Rationale for review
As the at-risk population including older, diabetic, dialysis-dependent and intravenous drug user patients has increased, so has the incidence of IE (1). Invasive procedures leading to bacteremia are ubiquitous in modern medicine (2). Improved survival among patients with congenital cardiac anomalies and an increasing number of patients with implantable prostheses are likely to contribute to the rise in IE as well (1). Hospitalization related to IE has indeed increased between 2000 and 2011 (1) (Figure 1).
The opioid epidemic merits special attention, with approximately 10% of Americans using an illicit drug according to the National Survey on Drug Use and Health (4). The estimated number of heroin users in 2016 was higher than the number for all years between 2002 and 2013 (4). Over the last five decades, increasing numbers of IE are being attributed to intravenous drug use (IVDU) (5). IVDUs are comprising an increasing percentage of patients requiring surgery as well (6) (Figure 2). IVDU is unique not only because of its role in the causation of IE, but because of the recidivism and reinfection that is common among drug users. There is no consensus among surgeons about how to treat patients with an ongoing addiction problem.
Besides the controversies regarding IE in drug users, multiple aspects regarding the surgical management of this condition are uncertain.
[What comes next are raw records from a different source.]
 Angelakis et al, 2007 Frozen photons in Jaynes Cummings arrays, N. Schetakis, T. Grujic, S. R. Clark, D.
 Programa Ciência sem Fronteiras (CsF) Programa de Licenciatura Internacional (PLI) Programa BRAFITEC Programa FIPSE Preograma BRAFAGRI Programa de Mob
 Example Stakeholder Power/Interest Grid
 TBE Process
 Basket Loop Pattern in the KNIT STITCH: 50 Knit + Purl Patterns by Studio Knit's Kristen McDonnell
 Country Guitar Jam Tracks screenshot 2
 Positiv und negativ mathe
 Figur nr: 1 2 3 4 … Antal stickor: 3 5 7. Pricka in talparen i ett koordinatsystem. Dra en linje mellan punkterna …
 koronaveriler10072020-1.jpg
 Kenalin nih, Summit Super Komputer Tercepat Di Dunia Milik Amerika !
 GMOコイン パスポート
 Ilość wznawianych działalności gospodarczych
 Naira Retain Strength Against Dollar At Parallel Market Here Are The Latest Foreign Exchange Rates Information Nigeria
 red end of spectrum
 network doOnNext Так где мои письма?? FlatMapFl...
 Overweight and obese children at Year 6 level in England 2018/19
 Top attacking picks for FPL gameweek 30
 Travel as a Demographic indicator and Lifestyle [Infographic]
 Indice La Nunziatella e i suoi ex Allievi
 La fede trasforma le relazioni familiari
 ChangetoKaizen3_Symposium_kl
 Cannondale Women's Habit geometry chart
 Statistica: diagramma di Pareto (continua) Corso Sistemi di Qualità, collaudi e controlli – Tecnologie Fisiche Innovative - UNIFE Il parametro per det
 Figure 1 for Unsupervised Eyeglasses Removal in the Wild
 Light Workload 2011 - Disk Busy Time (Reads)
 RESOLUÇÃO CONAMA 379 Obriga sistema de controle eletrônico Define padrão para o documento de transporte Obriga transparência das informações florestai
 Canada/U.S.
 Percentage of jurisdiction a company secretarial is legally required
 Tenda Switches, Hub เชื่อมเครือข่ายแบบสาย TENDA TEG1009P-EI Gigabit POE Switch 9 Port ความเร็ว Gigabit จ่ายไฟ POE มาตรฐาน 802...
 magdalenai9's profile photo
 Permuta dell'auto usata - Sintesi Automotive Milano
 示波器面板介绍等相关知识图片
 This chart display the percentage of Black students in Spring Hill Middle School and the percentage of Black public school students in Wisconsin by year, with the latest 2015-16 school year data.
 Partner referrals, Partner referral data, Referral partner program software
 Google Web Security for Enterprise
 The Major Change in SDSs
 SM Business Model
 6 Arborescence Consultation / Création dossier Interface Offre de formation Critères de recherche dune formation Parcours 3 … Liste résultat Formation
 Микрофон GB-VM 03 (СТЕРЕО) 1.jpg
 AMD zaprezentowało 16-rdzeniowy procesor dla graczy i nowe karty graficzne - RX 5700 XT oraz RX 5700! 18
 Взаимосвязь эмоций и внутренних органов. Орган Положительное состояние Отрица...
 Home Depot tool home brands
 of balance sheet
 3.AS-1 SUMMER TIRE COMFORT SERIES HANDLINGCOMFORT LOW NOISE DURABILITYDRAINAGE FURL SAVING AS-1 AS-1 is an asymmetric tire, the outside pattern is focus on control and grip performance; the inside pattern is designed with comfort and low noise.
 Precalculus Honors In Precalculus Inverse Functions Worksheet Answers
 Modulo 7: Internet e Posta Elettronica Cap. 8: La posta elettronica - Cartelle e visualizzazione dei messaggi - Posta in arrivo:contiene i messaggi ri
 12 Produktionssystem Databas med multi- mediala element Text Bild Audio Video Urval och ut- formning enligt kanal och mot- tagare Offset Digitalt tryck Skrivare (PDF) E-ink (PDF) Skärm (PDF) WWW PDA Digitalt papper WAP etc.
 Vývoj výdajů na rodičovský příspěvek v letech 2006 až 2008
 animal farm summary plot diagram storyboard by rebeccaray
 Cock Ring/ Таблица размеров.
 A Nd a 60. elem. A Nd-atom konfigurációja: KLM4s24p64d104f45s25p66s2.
The aim of this review is to provide an up-to-date summary of trends, surgical outcomes, and controversies in IE.
Materials and methods
A search was conducted on MEDLINE of studies in English language published between January 1, 1960, and March 1, 2019. The search terms included “infective endocarditis”, “history of”, “trend”, “epidemiology”, “outcome”, “medical management”, “surgery”, “indication”, and “re-operative surgery” or any combination thereof. All types of articles were included. The bibliography was further augmented by references found in the articles retrieved from MEDLINE.
Trends in infective endocarditis
In the United States, the incidence of IE was 15 per 100,000 people in 2011 and has continued to increase (1,3,7-9). Several decades ago, most cases of IE in the U.S. were in the setting of rheumatic heart disease, which is still the case in many developing countries (6). Current trends indicate that growth of the aging population with medical comorbidities and their associated interactions with the healthcare system are likely to contribute to the increasing incidence of IE (10-12). Patients with pre-existing cardiac valve replacements, implants or indwelling catheters rose by 42% during 1998–2009 (7). Also noted was the increase in endocarditis related to IVDU (5).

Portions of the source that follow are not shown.